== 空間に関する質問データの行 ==

/---

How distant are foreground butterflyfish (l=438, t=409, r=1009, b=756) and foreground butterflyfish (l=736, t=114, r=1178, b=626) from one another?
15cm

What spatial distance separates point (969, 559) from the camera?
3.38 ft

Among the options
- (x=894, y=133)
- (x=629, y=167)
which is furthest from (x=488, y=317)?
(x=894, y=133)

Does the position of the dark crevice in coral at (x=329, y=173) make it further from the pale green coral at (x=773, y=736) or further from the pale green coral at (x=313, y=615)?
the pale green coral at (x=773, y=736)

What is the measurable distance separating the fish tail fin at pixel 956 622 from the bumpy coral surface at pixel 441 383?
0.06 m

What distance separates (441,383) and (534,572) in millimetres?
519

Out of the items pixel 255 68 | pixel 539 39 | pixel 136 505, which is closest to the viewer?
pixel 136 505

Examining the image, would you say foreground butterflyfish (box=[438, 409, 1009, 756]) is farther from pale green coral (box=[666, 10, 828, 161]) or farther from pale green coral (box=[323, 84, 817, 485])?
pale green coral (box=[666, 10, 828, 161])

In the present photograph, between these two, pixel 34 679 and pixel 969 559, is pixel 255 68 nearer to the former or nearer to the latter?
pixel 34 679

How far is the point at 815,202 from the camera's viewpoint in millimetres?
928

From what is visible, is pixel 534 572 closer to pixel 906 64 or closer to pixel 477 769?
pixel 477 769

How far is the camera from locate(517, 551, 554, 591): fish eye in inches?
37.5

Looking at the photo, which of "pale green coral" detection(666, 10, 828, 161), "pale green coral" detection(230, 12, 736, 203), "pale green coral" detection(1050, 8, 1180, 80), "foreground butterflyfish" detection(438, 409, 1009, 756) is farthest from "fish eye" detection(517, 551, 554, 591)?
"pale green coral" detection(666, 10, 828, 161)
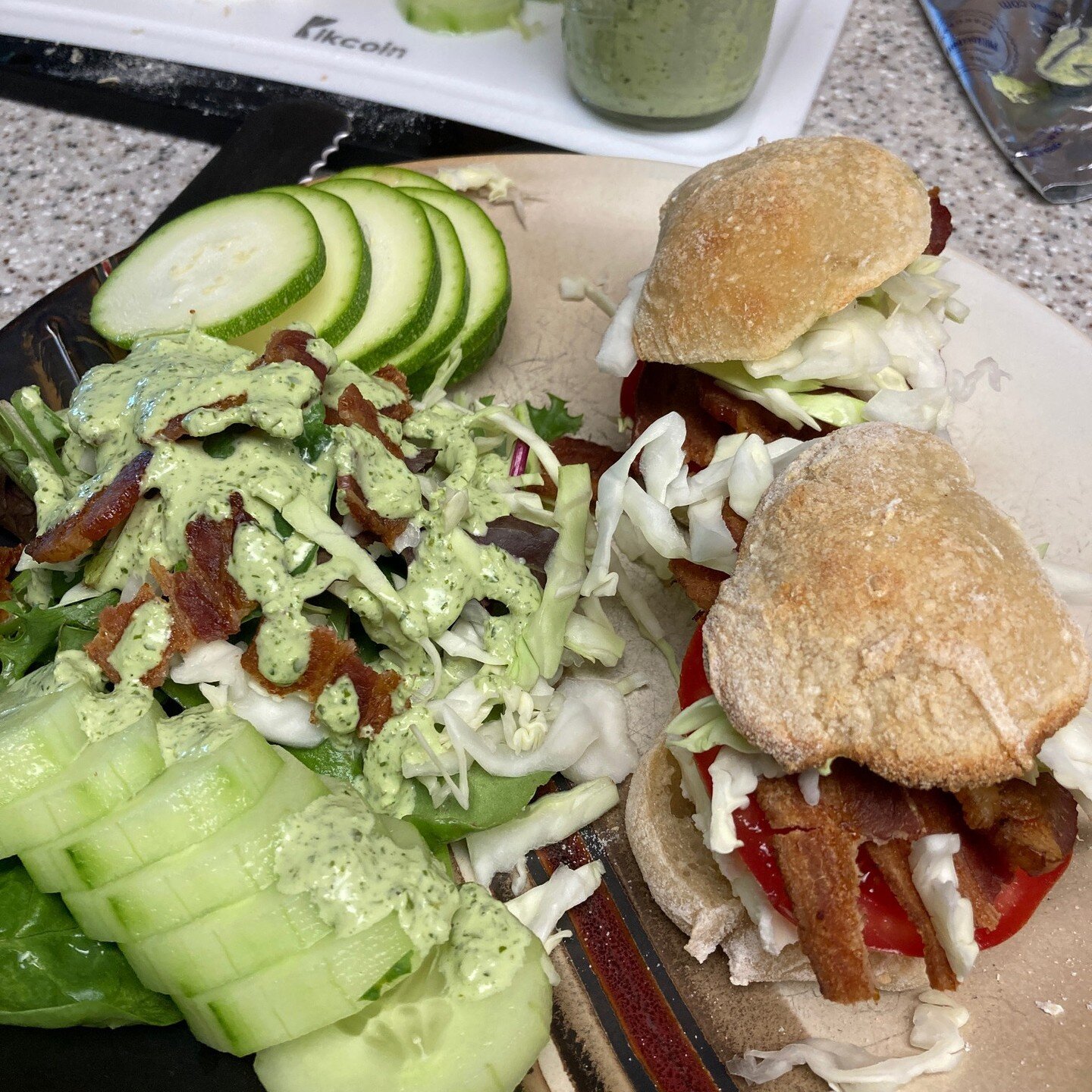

\---

== 課題内容 ==
記録全体で「butterflyfish」をすべて「angelfish」に置き換え、それ以外は一切変えずに書き直してください。画像は答えに含めないでください。

== 課題結果 ==
How distant are foreground angelfish (l=438, t=409, r=1009, b=756) and foreground angelfish (l=736, t=114, r=1178, b=626) from one another?
15cm

What spatial distance separates point (969, 559) from the camera?
3.38 ft

Among the options
- (x=894, y=133)
- (x=629, y=167)
which is furthest from (x=488, y=317)?
(x=894, y=133)

Does the position of the dark crevice in coral at (x=329, y=173) make it further from the pale green coral at (x=773, y=736) or further from the pale green coral at (x=313, y=615)?
the pale green coral at (x=773, y=736)

What is the measurable distance separating the fish tail fin at pixel 956 622 from the bumpy coral surface at pixel 441 383?
0.06 m

What distance separates (441,383) and (534,572) in millimetres?
519

Out of the items pixel 255 68 | pixel 539 39 | pixel 136 505, which is closest to the viewer?
pixel 136 505

Examining the image, would you say foreground angelfish (box=[438, 409, 1009, 756]) is farther from pale green coral (box=[666, 10, 828, 161]) or farther from pale green coral (box=[323, 84, 817, 485])?
pale green coral (box=[666, 10, 828, 161])

In the present photograph, between these two, pixel 34 679 and pixel 969 559, is pixel 255 68 nearer to the former or nearer to the latter?
pixel 34 679

How far is the point at 815,202 from the camera's viewpoint in millimetres?
928

From what is visible, is pixel 534 572 closer to pixel 906 64 or closer to pixel 477 769?
pixel 477 769

How far is the camera from locate(517, 551, 554, 591): fish eye in inches?
37.5

Looking at the photo, which of "pale green coral" detection(666, 10, 828, 161), "pale green coral" detection(230, 12, 736, 203), "pale green coral" detection(1050, 8, 1180, 80), "foreground angelfish" detection(438, 409, 1009, 756) is farthest from "fish eye" detection(517, 551, 554, 591)?
"pale green coral" detection(666, 10, 828, 161)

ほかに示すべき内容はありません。